Using AI for Self-Inquiry in Family Conflict:

If there are safety concerns or coercive control, the priority is your protection and clear legal boundaries—not increased relational engagement; please consider your own circumstances while you review the following content.

Relational skills that you can learn:

  • De-escalation under pressure (not taking the bait; shortening conflict cycles)
  • Reality-testing (separating facts, stories, and fears)
  • Boundary clarity (what you will/won’t respond to; timing; channel)
  • Repair language (how to re-enter after rupture)
  • Child-centered decision filters (values → choices)

​AI can be an unexpected tool for exploring your own participation in conflict — especially the patterns you can’t quite see from inside the storm. If you haven’t already, I invite you to read the vignette on my About page (“My Cello and ChatGPT”), which shows what reflective dialogue with an AI can look like.
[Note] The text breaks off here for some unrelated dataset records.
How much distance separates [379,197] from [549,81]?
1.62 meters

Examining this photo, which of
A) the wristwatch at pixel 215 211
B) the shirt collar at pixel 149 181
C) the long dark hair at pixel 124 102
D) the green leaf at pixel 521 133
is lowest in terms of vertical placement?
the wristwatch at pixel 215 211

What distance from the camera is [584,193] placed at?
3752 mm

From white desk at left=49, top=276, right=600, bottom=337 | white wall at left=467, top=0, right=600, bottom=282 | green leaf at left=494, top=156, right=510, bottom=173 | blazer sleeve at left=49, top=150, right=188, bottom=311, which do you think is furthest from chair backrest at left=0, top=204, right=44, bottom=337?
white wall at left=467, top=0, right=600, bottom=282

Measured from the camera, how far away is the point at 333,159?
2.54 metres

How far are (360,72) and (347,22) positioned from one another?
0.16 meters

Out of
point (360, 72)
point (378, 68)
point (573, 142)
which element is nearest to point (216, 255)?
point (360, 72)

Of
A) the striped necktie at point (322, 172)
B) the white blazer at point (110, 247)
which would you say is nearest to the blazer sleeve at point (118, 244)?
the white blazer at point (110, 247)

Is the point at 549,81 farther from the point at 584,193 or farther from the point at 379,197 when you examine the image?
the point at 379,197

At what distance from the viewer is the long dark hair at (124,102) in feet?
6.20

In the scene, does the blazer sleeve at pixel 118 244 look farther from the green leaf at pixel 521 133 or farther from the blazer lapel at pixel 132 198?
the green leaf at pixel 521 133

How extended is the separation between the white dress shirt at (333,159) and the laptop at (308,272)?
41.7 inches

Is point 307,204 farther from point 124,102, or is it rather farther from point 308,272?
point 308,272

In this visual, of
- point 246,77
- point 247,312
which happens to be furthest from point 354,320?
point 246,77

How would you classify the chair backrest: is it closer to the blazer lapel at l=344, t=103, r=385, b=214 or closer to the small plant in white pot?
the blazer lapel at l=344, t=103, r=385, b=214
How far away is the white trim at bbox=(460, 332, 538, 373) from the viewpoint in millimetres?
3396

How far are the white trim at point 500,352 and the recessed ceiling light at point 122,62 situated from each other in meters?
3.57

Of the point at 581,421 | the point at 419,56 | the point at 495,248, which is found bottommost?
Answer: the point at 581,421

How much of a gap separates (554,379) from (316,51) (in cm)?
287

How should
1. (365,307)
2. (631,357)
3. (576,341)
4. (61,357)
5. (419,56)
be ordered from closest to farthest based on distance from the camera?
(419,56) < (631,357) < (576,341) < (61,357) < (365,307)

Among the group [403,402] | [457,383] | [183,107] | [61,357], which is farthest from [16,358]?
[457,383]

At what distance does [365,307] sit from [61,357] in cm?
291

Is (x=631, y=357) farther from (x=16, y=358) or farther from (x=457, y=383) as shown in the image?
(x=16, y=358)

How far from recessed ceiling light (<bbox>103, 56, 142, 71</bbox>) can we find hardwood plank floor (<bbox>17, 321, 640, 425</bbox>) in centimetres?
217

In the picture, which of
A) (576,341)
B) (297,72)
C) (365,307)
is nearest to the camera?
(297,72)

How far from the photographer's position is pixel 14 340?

What this is (and isn’t)Tools like Claude and ChatGPT can help you explore your own thoughts, emotional triggers, assumptions, and conflict habits.

This is not:
  • legal advice
  • case strategy or coaching on “how to win”
  • therapy, diagnosis, or crisis support
Think of it as:
  • a mirror that helps you notice patterns you might be missing
  • a space to ask difficult questions without judgment
  • a practice ground for self-inquiry and accountability

How to use it well: Start with curiosity, not certainty. The quality of your inquiry determines what you discover. AI responds very differently to genuine curiosity than it does to requests for validation or tactics.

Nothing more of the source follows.